Jorge Soley Climent
Vamos, una estratagema no muy diferente de la que utilizó Stalin cuando, tras verificar el escaso eco entre el campesinado ruso de sus proclamas internacionalistas, echó mano de la “sagrada tierra rusa” y de las hazañas de Alexander Nevski en su lucha contra los caballeros teutónicos para encender los ánimos de ese campesinado que debía frenar el avance alemán.
¿Cuándo nace la “patria”?
El libro, por otra parte, es un ejemplo de estudio histórico serio y sistemático. Jean de Viguerie inicia su periplo intelectual en el Medievo, en el que encontramos a la “dulce Francia” en las canciones de gesta y sigue por la época de la guerra de los Cien años, en la que aparece siempre vinculada a la realeza que la ha ido gestando. La palabra patria aún no ha cuajado en la lengua vulgar y se habla de “Francia” o de “país”, reservándose la palabra patria para los tratados morales y estudios eruditos.
El siglo XVII ve aparecer un nuevo mundo y un nuevo concepto, el de “Estado”, cobra protagonismo: Luis XIV dirá en sus últimos momentos “yo me voy pero el Estado permanecerá siempre”. El siguiente paso, definitivo, será dado por los que Viguerie llama teóricos de la patria filosófica: D’Aguesseau, Montesquieu, Coyer. Son ellos quienes operan la tarea simplificadora necesaria para desencarnar la patria y transformar el antiguo patriotismo en ideología, reduciendo la patria al Estado (y posteriormente éste al régimen republicano). En este contexto es Montesquieu quien añadirá el elemento igualitario como componente esencial de la patria, lo que llevará a concluir que sólo puede existir verdadera patria en un régimen democrático, de donde se sigue que el amor a la patria y el amor a la igualdad se confunden, convirtiéndose ese patriotismo en un determinado tipo de ideología. Los vulgarizadores de esta nueva concepción no serán otros que Voltaire y Jaucourt, que prepararán el terreno para la irrupción de la patria revolucionaria, que lleva al paroxismo la anterior patria ideológica.

*Enunciado del ejercicio A*:
Devuelva, del texto sobre el concepto de patria, el fragmento literal que comienza en "El libro, por" y termina en "y estudios eruditos.".
*Enunciado del ejercicio B*:
Enumere todas las personas mencionadas por su nombre en el párrafo del texto sobre el concepto de patria que comienza con «El siglo XVII ve aparecer».

*Material proporcionado*:
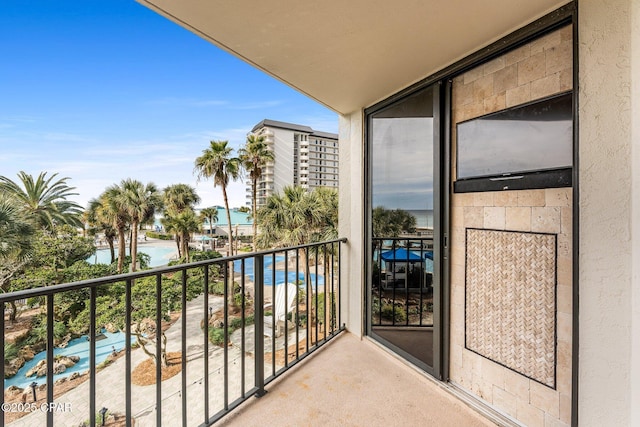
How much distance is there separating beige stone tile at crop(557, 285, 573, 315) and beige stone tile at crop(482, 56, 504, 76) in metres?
1.21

*Resultado del ejercicio A*:
El libro, por otra parte, es un ejemplo de estudio histórico serio y sistemático. Jean de Viguerie inicia su periplo intelectual en el Medievo, en el que encontramos a la “dulce Francia” en las canciones de gesta y sigue por la época de la guerra de los Cien años, en la que aparece siempre vinculada a la realeza que la ha ido gestando. La palabra patria aún no ha cuajado en la lengua vulgar y se habla de “Francia” o de “país”, reservándose la palabra patria para los tratados morales y estudios eruditos.

*Resultado del ejercicio B*:
Luis XIV, Viguerie, D'Aguesseau, Montesquieu, Coyer, Voltaire, Jaucourt